Selon requête déposée le 27 janvier 2021, M. [B] [N], qui se présentait comme le mari de Mme [C] [A], la mère biologique du défunt, a saisi la commission d'indemnisation des victimes d'infractions d'une demande d'indemnisation de son préjudice d'affection.

Dans des conclusions reçues le 2 juillet 2021, le Fonds de garantie a proposé de verser une indemnité de 5.000 ' au demandeur.

Par ordonnance du 8 février 2022, le magistrat de la mise en état a enjoint à M. [B] [N] d'établir l'existence d'un lien affectif particulier les ayant unis du vivant de M. [D] [A].

Dans des conclusions reçues le 3 mars 2023, le Fonds de garantie s'est opposé à la demande de M. [B] [N] en l'absence de lien affectif réel avec le défunt.

Par jugement en date du 8 août 2023, la juridiction saisie, retenant que le demandeur ne justifiait pas de liens d'affection particuliers avec le défunt à l'époque de l'infraction, a :

- rejeté la demande d'indemnisation présentée par M. [B] [N],

- laissé les dépens à la charge du Trésor public.

Selon requête déposée le 28 août 2023, M. [B] [N] a interjeté appel de cette décision.

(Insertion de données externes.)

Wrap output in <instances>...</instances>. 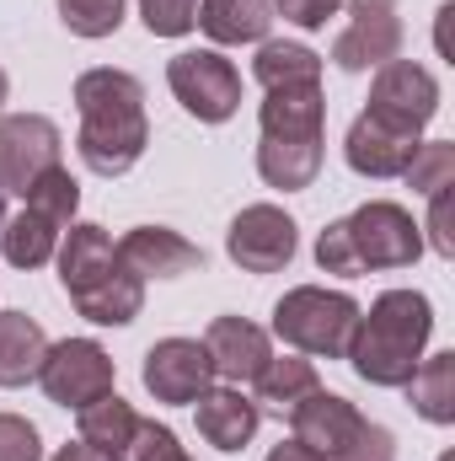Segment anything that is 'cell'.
Returning <instances> with one entry per match:
<instances>
[{
  "instance_id": "ffe728a7",
  "label": "cell",
  "mask_w": 455,
  "mask_h": 461,
  "mask_svg": "<svg viewBox=\"0 0 455 461\" xmlns=\"http://www.w3.org/2000/svg\"><path fill=\"white\" fill-rule=\"evenodd\" d=\"M268 0H199V27L215 43H268Z\"/></svg>"
},
{
  "instance_id": "484cf974",
  "label": "cell",
  "mask_w": 455,
  "mask_h": 461,
  "mask_svg": "<svg viewBox=\"0 0 455 461\" xmlns=\"http://www.w3.org/2000/svg\"><path fill=\"white\" fill-rule=\"evenodd\" d=\"M407 188L413 194H440V188H455V140H418L413 161H407Z\"/></svg>"
},
{
  "instance_id": "7a4b0ae2",
  "label": "cell",
  "mask_w": 455,
  "mask_h": 461,
  "mask_svg": "<svg viewBox=\"0 0 455 461\" xmlns=\"http://www.w3.org/2000/svg\"><path fill=\"white\" fill-rule=\"evenodd\" d=\"M434 333V306L418 290H386L370 312H359V328L348 339V365L370 386H407Z\"/></svg>"
},
{
  "instance_id": "3957f363",
  "label": "cell",
  "mask_w": 455,
  "mask_h": 461,
  "mask_svg": "<svg viewBox=\"0 0 455 461\" xmlns=\"http://www.w3.org/2000/svg\"><path fill=\"white\" fill-rule=\"evenodd\" d=\"M59 285L76 301V312L97 328H129L145 306V279L123 268L103 226H70L59 247Z\"/></svg>"
},
{
  "instance_id": "5b68a950",
  "label": "cell",
  "mask_w": 455,
  "mask_h": 461,
  "mask_svg": "<svg viewBox=\"0 0 455 461\" xmlns=\"http://www.w3.org/2000/svg\"><path fill=\"white\" fill-rule=\"evenodd\" d=\"M353 328H359V301L343 290L300 285L273 306V333L306 359H343Z\"/></svg>"
},
{
  "instance_id": "2e32d148",
  "label": "cell",
  "mask_w": 455,
  "mask_h": 461,
  "mask_svg": "<svg viewBox=\"0 0 455 461\" xmlns=\"http://www.w3.org/2000/svg\"><path fill=\"white\" fill-rule=\"evenodd\" d=\"M204 348H210V365H215V375H226L230 386H241V381H257V370L268 365V333L257 328V322H246V317H215L210 322V333H204Z\"/></svg>"
},
{
  "instance_id": "277c9868",
  "label": "cell",
  "mask_w": 455,
  "mask_h": 461,
  "mask_svg": "<svg viewBox=\"0 0 455 461\" xmlns=\"http://www.w3.org/2000/svg\"><path fill=\"white\" fill-rule=\"evenodd\" d=\"M418 258H424V226L391 199H370L348 221H333L317 236L322 274H343V279H359L375 268H413Z\"/></svg>"
},
{
  "instance_id": "8fae6325",
  "label": "cell",
  "mask_w": 455,
  "mask_h": 461,
  "mask_svg": "<svg viewBox=\"0 0 455 461\" xmlns=\"http://www.w3.org/2000/svg\"><path fill=\"white\" fill-rule=\"evenodd\" d=\"M300 236H295V221L279 210V204H246L226 230V252L236 268L246 274H279L290 258H295Z\"/></svg>"
},
{
  "instance_id": "ba28073f",
  "label": "cell",
  "mask_w": 455,
  "mask_h": 461,
  "mask_svg": "<svg viewBox=\"0 0 455 461\" xmlns=\"http://www.w3.org/2000/svg\"><path fill=\"white\" fill-rule=\"evenodd\" d=\"M59 150H65V134H59L54 118L5 113L0 118V188L27 199V188H32L49 167H59Z\"/></svg>"
},
{
  "instance_id": "5bb4252c",
  "label": "cell",
  "mask_w": 455,
  "mask_h": 461,
  "mask_svg": "<svg viewBox=\"0 0 455 461\" xmlns=\"http://www.w3.org/2000/svg\"><path fill=\"white\" fill-rule=\"evenodd\" d=\"M118 258L139 279H177V274H199L204 268V252L166 226H134L118 241Z\"/></svg>"
},
{
  "instance_id": "4fadbf2b",
  "label": "cell",
  "mask_w": 455,
  "mask_h": 461,
  "mask_svg": "<svg viewBox=\"0 0 455 461\" xmlns=\"http://www.w3.org/2000/svg\"><path fill=\"white\" fill-rule=\"evenodd\" d=\"M418 150V134L397 129V123H380V118L359 113L348 123V140H343V156L359 177H402L407 161Z\"/></svg>"
},
{
  "instance_id": "9c48e42d",
  "label": "cell",
  "mask_w": 455,
  "mask_h": 461,
  "mask_svg": "<svg viewBox=\"0 0 455 461\" xmlns=\"http://www.w3.org/2000/svg\"><path fill=\"white\" fill-rule=\"evenodd\" d=\"M364 113L380 118V123H397L407 134H424L429 118L440 113V81L424 65H413V59H386L375 70V86H370V108Z\"/></svg>"
},
{
  "instance_id": "4dcf8cb0",
  "label": "cell",
  "mask_w": 455,
  "mask_h": 461,
  "mask_svg": "<svg viewBox=\"0 0 455 461\" xmlns=\"http://www.w3.org/2000/svg\"><path fill=\"white\" fill-rule=\"evenodd\" d=\"M273 11H279L284 22L317 32V27H327V16H338L343 11V0H273Z\"/></svg>"
},
{
  "instance_id": "30bf717a",
  "label": "cell",
  "mask_w": 455,
  "mask_h": 461,
  "mask_svg": "<svg viewBox=\"0 0 455 461\" xmlns=\"http://www.w3.org/2000/svg\"><path fill=\"white\" fill-rule=\"evenodd\" d=\"M397 54H402L397 0H348V27L333 43V65L348 70V76H359V70H380Z\"/></svg>"
},
{
  "instance_id": "9a60e30c",
  "label": "cell",
  "mask_w": 455,
  "mask_h": 461,
  "mask_svg": "<svg viewBox=\"0 0 455 461\" xmlns=\"http://www.w3.org/2000/svg\"><path fill=\"white\" fill-rule=\"evenodd\" d=\"M193 419L215 451H246V440L263 424V408L252 397H241V386H210L193 397Z\"/></svg>"
},
{
  "instance_id": "6da1fadb",
  "label": "cell",
  "mask_w": 455,
  "mask_h": 461,
  "mask_svg": "<svg viewBox=\"0 0 455 461\" xmlns=\"http://www.w3.org/2000/svg\"><path fill=\"white\" fill-rule=\"evenodd\" d=\"M76 113H81V134L76 150L97 177H123L145 145H150V118H145V86L129 70H86L76 81Z\"/></svg>"
},
{
  "instance_id": "cb8c5ba5",
  "label": "cell",
  "mask_w": 455,
  "mask_h": 461,
  "mask_svg": "<svg viewBox=\"0 0 455 461\" xmlns=\"http://www.w3.org/2000/svg\"><path fill=\"white\" fill-rule=\"evenodd\" d=\"M322 381H317V365L306 354H268V365L257 370V397L273 402L279 413H290L300 397H311Z\"/></svg>"
},
{
  "instance_id": "4316f807",
  "label": "cell",
  "mask_w": 455,
  "mask_h": 461,
  "mask_svg": "<svg viewBox=\"0 0 455 461\" xmlns=\"http://www.w3.org/2000/svg\"><path fill=\"white\" fill-rule=\"evenodd\" d=\"M27 210H38V215L54 221V226H70L76 210H81V183H76L65 167H49V172L27 188Z\"/></svg>"
},
{
  "instance_id": "83f0119b",
  "label": "cell",
  "mask_w": 455,
  "mask_h": 461,
  "mask_svg": "<svg viewBox=\"0 0 455 461\" xmlns=\"http://www.w3.org/2000/svg\"><path fill=\"white\" fill-rule=\"evenodd\" d=\"M123 5L129 0H59V22L76 38H113L123 27Z\"/></svg>"
},
{
  "instance_id": "836d02e7",
  "label": "cell",
  "mask_w": 455,
  "mask_h": 461,
  "mask_svg": "<svg viewBox=\"0 0 455 461\" xmlns=\"http://www.w3.org/2000/svg\"><path fill=\"white\" fill-rule=\"evenodd\" d=\"M268 461H317V456H311L306 446H295V440H284V446H273V451H268Z\"/></svg>"
},
{
  "instance_id": "52a82bcc",
  "label": "cell",
  "mask_w": 455,
  "mask_h": 461,
  "mask_svg": "<svg viewBox=\"0 0 455 461\" xmlns=\"http://www.w3.org/2000/svg\"><path fill=\"white\" fill-rule=\"evenodd\" d=\"M113 359H108V348L92 344V339H65V344H49L43 354V370H38V381H43V392H49V402H59V408H86V402H97V397H108L113 392Z\"/></svg>"
},
{
  "instance_id": "d6986e66",
  "label": "cell",
  "mask_w": 455,
  "mask_h": 461,
  "mask_svg": "<svg viewBox=\"0 0 455 461\" xmlns=\"http://www.w3.org/2000/svg\"><path fill=\"white\" fill-rule=\"evenodd\" d=\"M257 172L268 188H311L322 172V140H263L257 145Z\"/></svg>"
},
{
  "instance_id": "8d00e7d4",
  "label": "cell",
  "mask_w": 455,
  "mask_h": 461,
  "mask_svg": "<svg viewBox=\"0 0 455 461\" xmlns=\"http://www.w3.org/2000/svg\"><path fill=\"white\" fill-rule=\"evenodd\" d=\"M0 226H5V188H0Z\"/></svg>"
},
{
  "instance_id": "44dd1931",
  "label": "cell",
  "mask_w": 455,
  "mask_h": 461,
  "mask_svg": "<svg viewBox=\"0 0 455 461\" xmlns=\"http://www.w3.org/2000/svg\"><path fill=\"white\" fill-rule=\"evenodd\" d=\"M407 402L429 419V424H455V354H429L418 359L413 381H407Z\"/></svg>"
},
{
  "instance_id": "e575fe53",
  "label": "cell",
  "mask_w": 455,
  "mask_h": 461,
  "mask_svg": "<svg viewBox=\"0 0 455 461\" xmlns=\"http://www.w3.org/2000/svg\"><path fill=\"white\" fill-rule=\"evenodd\" d=\"M161 461H193V456H188L183 446H172V451H166V456H161Z\"/></svg>"
},
{
  "instance_id": "d6a6232c",
  "label": "cell",
  "mask_w": 455,
  "mask_h": 461,
  "mask_svg": "<svg viewBox=\"0 0 455 461\" xmlns=\"http://www.w3.org/2000/svg\"><path fill=\"white\" fill-rule=\"evenodd\" d=\"M54 461H108V456H103V451H92L86 440H76V446H59V451H54Z\"/></svg>"
},
{
  "instance_id": "1f68e13d",
  "label": "cell",
  "mask_w": 455,
  "mask_h": 461,
  "mask_svg": "<svg viewBox=\"0 0 455 461\" xmlns=\"http://www.w3.org/2000/svg\"><path fill=\"white\" fill-rule=\"evenodd\" d=\"M451 194L455 188H440L429 194V247L440 258H455V230H451Z\"/></svg>"
},
{
  "instance_id": "ac0fdd59",
  "label": "cell",
  "mask_w": 455,
  "mask_h": 461,
  "mask_svg": "<svg viewBox=\"0 0 455 461\" xmlns=\"http://www.w3.org/2000/svg\"><path fill=\"white\" fill-rule=\"evenodd\" d=\"M49 339L27 312H0V386H27L43 370Z\"/></svg>"
},
{
  "instance_id": "7402d4cb",
  "label": "cell",
  "mask_w": 455,
  "mask_h": 461,
  "mask_svg": "<svg viewBox=\"0 0 455 461\" xmlns=\"http://www.w3.org/2000/svg\"><path fill=\"white\" fill-rule=\"evenodd\" d=\"M252 76L279 92V86H322V54H311L306 43H257Z\"/></svg>"
},
{
  "instance_id": "8992f818",
  "label": "cell",
  "mask_w": 455,
  "mask_h": 461,
  "mask_svg": "<svg viewBox=\"0 0 455 461\" xmlns=\"http://www.w3.org/2000/svg\"><path fill=\"white\" fill-rule=\"evenodd\" d=\"M172 97L199 118V123H226L241 108V76L220 49H188L166 65Z\"/></svg>"
},
{
  "instance_id": "f546056e",
  "label": "cell",
  "mask_w": 455,
  "mask_h": 461,
  "mask_svg": "<svg viewBox=\"0 0 455 461\" xmlns=\"http://www.w3.org/2000/svg\"><path fill=\"white\" fill-rule=\"evenodd\" d=\"M0 461H43V440L22 413H0Z\"/></svg>"
},
{
  "instance_id": "e0dca14e",
  "label": "cell",
  "mask_w": 455,
  "mask_h": 461,
  "mask_svg": "<svg viewBox=\"0 0 455 461\" xmlns=\"http://www.w3.org/2000/svg\"><path fill=\"white\" fill-rule=\"evenodd\" d=\"M322 118H327L322 86H279L268 92L257 123H263V140H322Z\"/></svg>"
},
{
  "instance_id": "f1b7e54d",
  "label": "cell",
  "mask_w": 455,
  "mask_h": 461,
  "mask_svg": "<svg viewBox=\"0 0 455 461\" xmlns=\"http://www.w3.org/2000/svg\"><path fill=\"white\" fill-rule=\"evenodd\" d=\"M150 38H183L199 27V0H139Z\"/></svg>"
},
{
  "instance_id": "d590c367",
  "label": "cell",
  "mask_w": 455,
  "mask_h": 461,
  "mask_svg": "<svg viewBox=\"0 0 455 461\" xmlns=\"http://www.w3.org/2000/svg\"><path fill=\"white\" fill-rule=\"evenodd\" d=\"M5 92H11V81H5V70H0V103H5Z\"/></svg>"
},
{
  "instance_id": "603a6c76",
  "label": "cell",
  "mask_w": 455,
  "mask_h": 461,
  "mask_svg": "<svg viewBox=\"0 0 455 461\" xmlns=\"http://www.w3.org/2000/svg\"><path fill=\"white\" fill-rule=\"evenodd\" d=\"M76 424H81V440L92 446V451H103V456L113 461L123 446H129V435H134V424H139V413L108 392V397H97V402H86L81 413H76Z\"/></svg>"
},
{
  "instance_id": "d4e9b609",
  "label": "cell",
  "mask_w": 455,
  "mask_h": 461,
  "mask_svg": "<svg viewBox=\"0 0 455 461\" xmlns=\"http://www.w3.org/2000/svg\"><path fill=\"white\" fill-rule=\"evenodd\" d=\"M0 247H5V263L11 268H43L59 252V226L43 221L38 210H22L16 221L0 226Z\"/></svg>"
},
{
  "instance_id": "7c38bea8",
  "label": "cell",
  "mask_w": 455,
  "mask_h": 461,
  "mask_svg": "<svg viewBox=\"0 0 455 461\" xmlns=\"http://www.w3.org/2000/svg\"><path fill=\"white\" fill-rule=\"evenodd\" d=\"M139 375H145V392L156 402H193L199 392H210L215 365H210V348L199 339H161L145 354Z\"/></svg>"
}]
</instances>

Aux termes de ses conclusions récapitulatives transmises le 19 août 2024, M. [B] [N] demande à la cour de :

- juger l'appel recevable ;

- reformer le jugement entrepris en toutes ses dispositions ;

- constater que [E] [A] a frappé [D] [A] avec un sabre d'abattis ;

- constater que [D] [A] est décédé le dimanche [Date décès 3] 2018 vers 22 heures 10 à [Localité 5] où la gendarmerie de [Localité 5] a été avisé ;

- constater que les docteurs [O] et [P] ont procédé le 8 août 2018 à une autopsie du corps de [D] [A] ;

- constater que Mme [C] [A] est la mère de [D] [A] ;

- constater que l'exposant était le beau-périsse de [D] [A] ;

- constater que le Fonds de garantie des victimes des actes de terrorisme et d 'autres infractions a proposé le versement de la somme de 5.000 ' au titre du préjudice d'affection subi par M. [B] [N] ;

- fixer à la somme de 5.000 ' soit 600.000 FCFP le montant du préjudice d'affection subi par M. [B] [N] ;

- dire que le présent arrêt est opposable au Fonds de garantie des victimes des actes de terrorisme et d'autres infractions ;

- statuer sur les dépens.

Selon conclusions transmises le 6 août 2024, le Fonds de garantie des victimes des actes de terrorisme et d'autres infractions prie la cour de :

- confirmer en toutes ses dispositions le jugement déféré ;

- débouter M. [B] [N] de l'ensemble de ses demandes ;

- dire et juger que les dépens resteront à la charge de l'Etat conformément aux articles R 91 et R 93-II-11° modifiées du code de procédure pénale.

Dans des conclusions datées du 23 août 2024, le ministère public sollicite la confirmation du jugement entrepris.

L'ordonnance de clôture est intervenue le 11 février 2025.